Our GP explained that dementia - all forms - is regarded as a physical illness, where the brain malfunctions, and is not a mental illness. He also explained that under the NHS for physical illnesses, there is supposed to be help free at the point of service, but dementia is the only physical illness where this NHS principle does not apply as NHS offers absolutely zero care / treatment/ help for dementia other than possible prescription drugs where they might apply. (Actually, not entirely true, as NHS also offers no help whatsoever (other than prescribed drugs where appropriate) for Parkinsons' (and similar), CBD, and possibly MND.)

Thus, the answer to your question / plea "How does anybody get genuine, meaningful help?" is that there is NONE! Welcome to our caring society!

Bes wishes
 

annieka 56

Registered User
Aug 8, 2022
332
0
Having just replied on a thread I started saying I was going to contact social services, I then read this..Not very encouraging!
But you should contact adult social care. Many people probably find them helpful.
What are the alternatives? You can't do it all on your own.
Just keep a note of who you spoke to etc and when.
Good luck.
 

Chizz

Registered User
Jan 10, 2023
3,786
0
Kent
Hi again @CoastalPair
Having said what I posted Weds, Adult Social Services did give me a booklet with lots of info about care services companies, care homes, and various charities that offer groups, to help.

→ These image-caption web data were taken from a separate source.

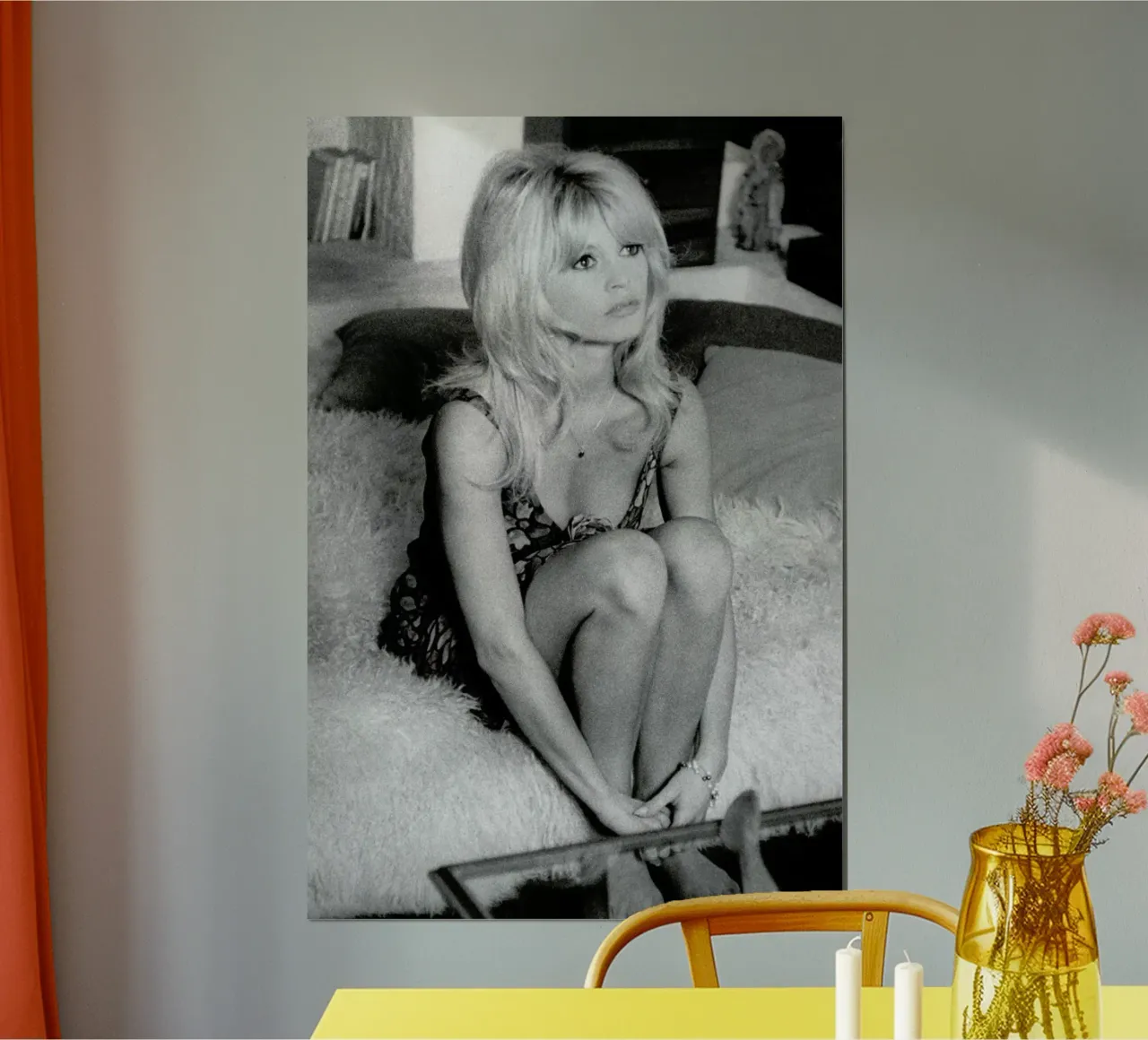 Brigitte Bardot, 'Dear Brigitte' poster con telaio in legno da Gallery Print and Art Limited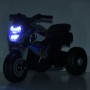 Дитячий триколісний електромотоцикл Bambi Racer M 6262EL-11 - для дітей до 4 років, акумуляторний, з музикою, світлом та Bluetooth, сірий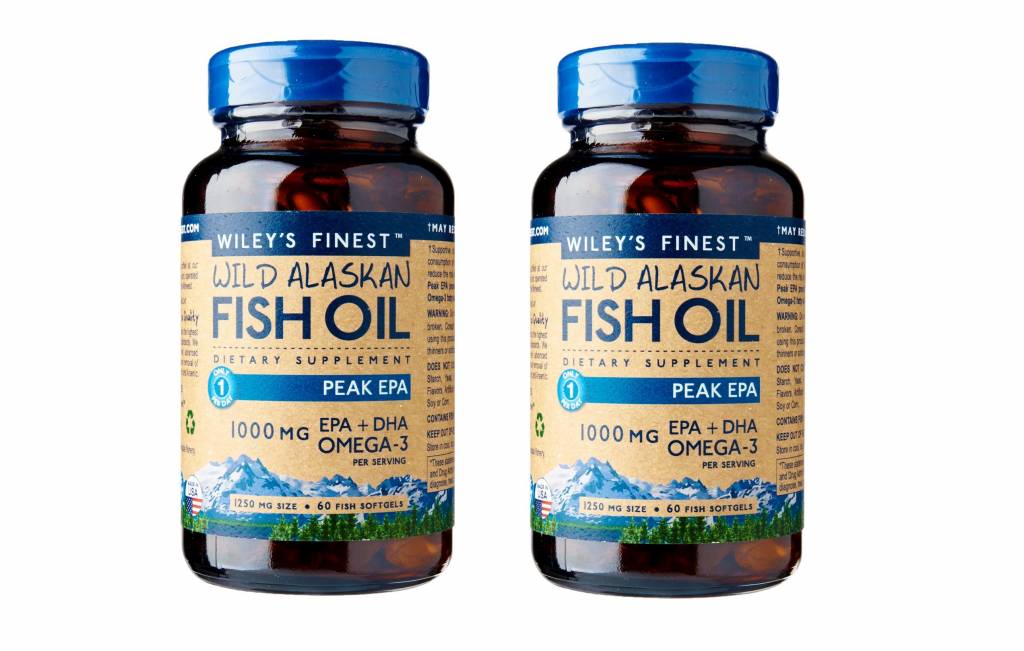 Wiley's Finest Wild Alaskan Fish Oil PEAK EPA, 60 Softgels, 2packs Apran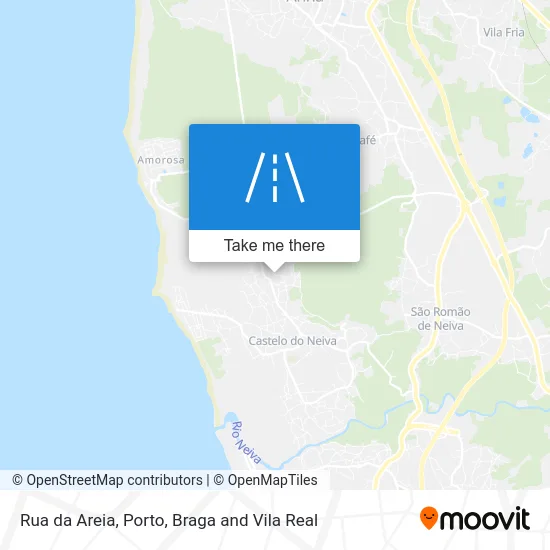 Rua da Areia map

Well after some years of trying to do everything for my OH 24/7/365 it all became just too much. I wanted and needed sleep, and if I was going to do nights, then I decided I needed help in the days.
I spoke to the occupational therapist at the LA health care team. She made some suggestions for home care from her experience. I always like trying to get recommendations, if poss.
The result was that I contacted 3 or 4 care companies to chat to, see their attitudes, their services, their charges, etc. Most wanted to come round for a face to face chat, assessment of my OH, the home lay out etc.
The result of that was that I started one company to come to carry out personal care for my OH, 2 carers (for any lifting, rolling and turning, and for operating the hoist, etc) 3 visits per day. So far they've seemed mostly satisfactory and I've had them coming since Sept 2022, They come round for my feedback about every 3 or 4 months.

If you need help, get it. If you think you can always do everything on your own, you'll end up as a patient if you're not careful!